I have ordered bowstrings form Americas Best Bowstrings in the past, and they worked well for my needs. 3 grades to choose from...
<----<<<


----------



## 454casull (Jan 6, 2005)

Assuming you shoot a compound? Vapor Trail, Twisted "X", Mike at Catfish Customs, JBK. All are outstanding choices. Every reputable builder uses multiple materials and will build to your specifications, they do however have their favorites as well. I've used or installed all but JBK. Currently using Twisted "X" three seasons and nothing has moved, strongly considering Mike just to keep it local. If they are good enough for the DOC they are good enough for anyone! Do the cables too


----------



## JSBowman (Nov 17, 2013)

I shoot both compound, and traditional, but I was talking about my compound bow. I must have missed that info in my original post. Thank you. And I will be ordering a full set, strings and cables. 

Sent from my SM-G960U using Tapatalk


----------



## Pier Pressure (Dec 21, 2008)

I build my own. For the past few years I’ve been using mostly BCY X material.
View attachment 362817


----------



## 454casull (Jan 6, 2005)

X has been discontinued but many builders still have stock. I’m running Fury currently. The latest version of X is better, hard to improve but it is and then there is Rampage. Don’t get caught up too much in material it’s the builder that makes or breaks the deal. BCY colors seem to be brighter than Brownells one to one. The new materials shoot a little softer too. 452x does fuzz up a bit easier but proper maintenance fixes that.


----------



## 12970 (Apr 19, 2005)

Cedar Hill Archery, Bow String Depot or Extreme Bowstrings... Used All of these...

Newaygo1


----------



## JSBowman (Nov 17, 2013)

I went with Rogue strings. Several people recommended them at the range. Hopefully they will be installed today, and I'll have my bow back.
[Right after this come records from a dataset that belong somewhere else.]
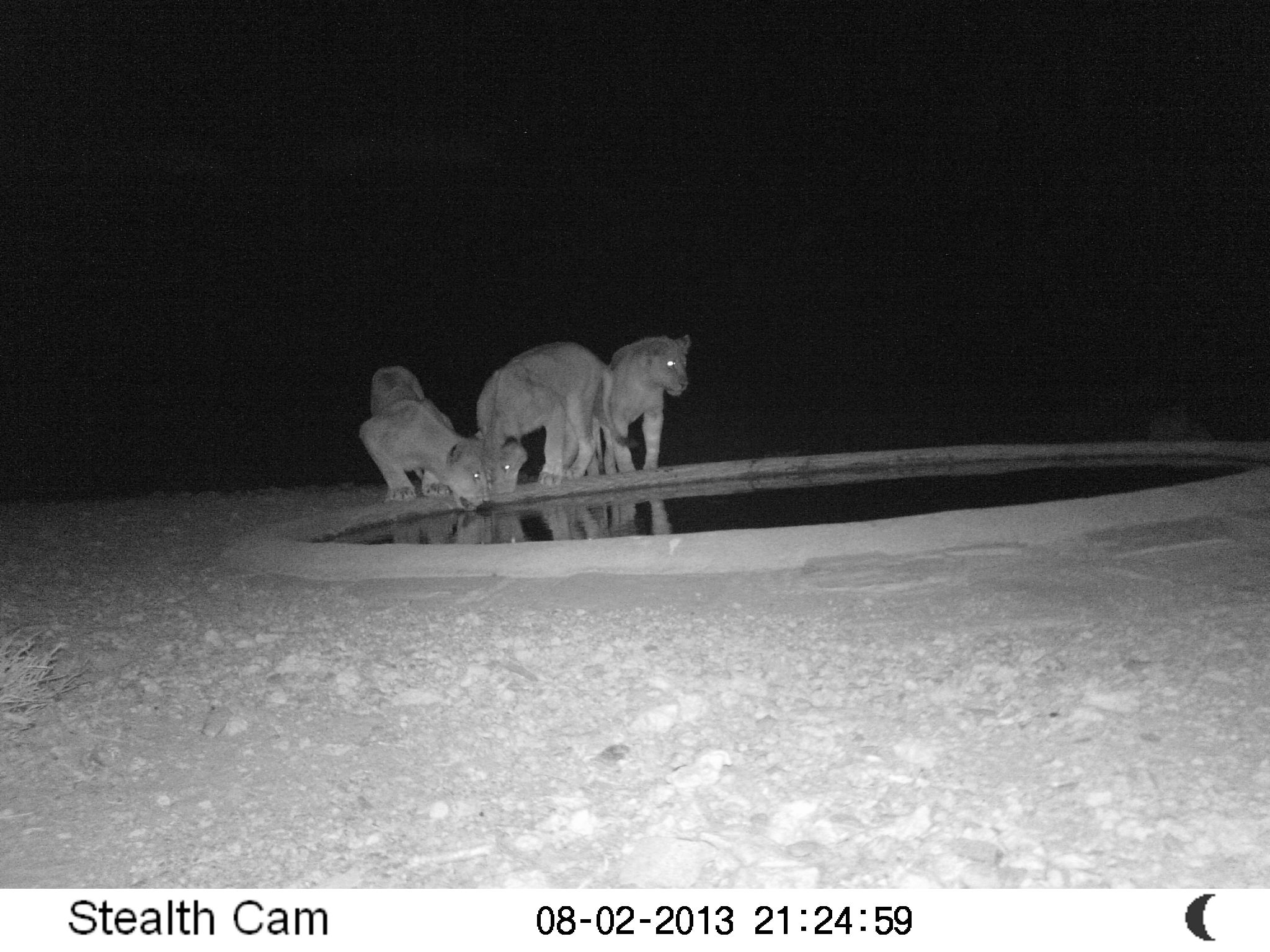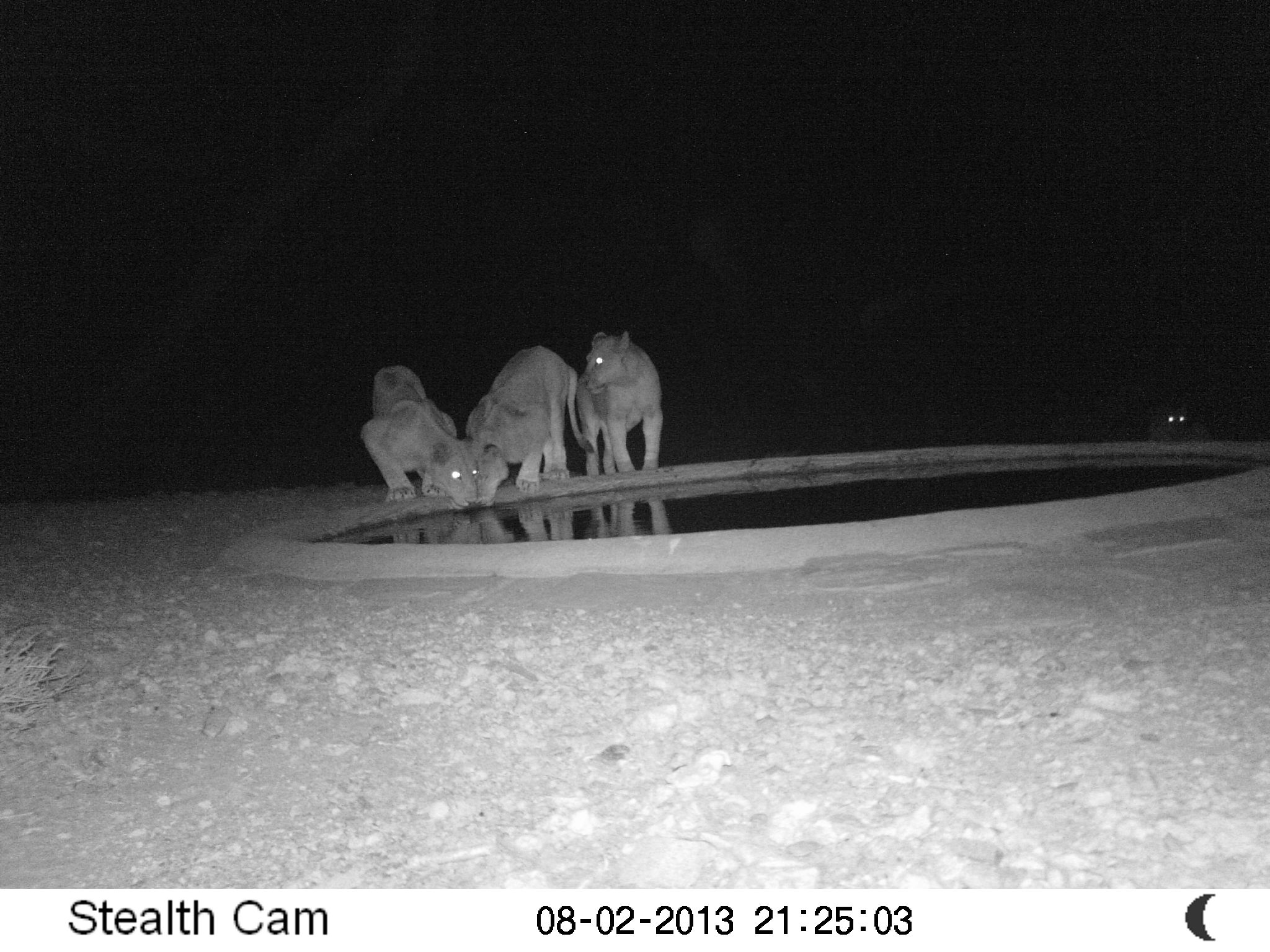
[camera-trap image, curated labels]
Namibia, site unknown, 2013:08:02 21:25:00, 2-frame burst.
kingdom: Animalia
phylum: Chordata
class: Mammalia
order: Carnivora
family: Felidae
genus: Panthera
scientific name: Panthera leo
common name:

Sent from my SM-G960U using Tapatalk


----------



## Martian (Apr 28, 2011)

spot shooter archery one day turn over holly Mi


----------



## Golden Arrow II (Aug 8, 2009)

jsbowman said:


> I went with Rogue strings. Several people recommended them at the range. Hopefully they will be installed today, and I'll have my bow back.
> 
> Sent from my SM-G960U using Tapatalk


I put a set of the R19's on my bow in October and have about 7000 shot's on them right now, and they haven't moved a bit. I've only waxed them once and they still look new. You should be happy with yours, they are a good choice.


----------



## JSBowman (Nov 17, 2013)

Golden Arrow II said:


> I put a set of the R19's on my bow in October and have about 7000 shot's on them right now, and they haven't moved a bit. I've only waxed them once and they still look new. You should be happy with yours, they are a good choice.


Thanks. I think I might have 10 shots with the new string so far, but that will be changing on Friday. Gotta get it all sighted back in, and hopefully be able to use it for leagues on Sunday. 

Sent from my SM-G960U using Tapatalk


----------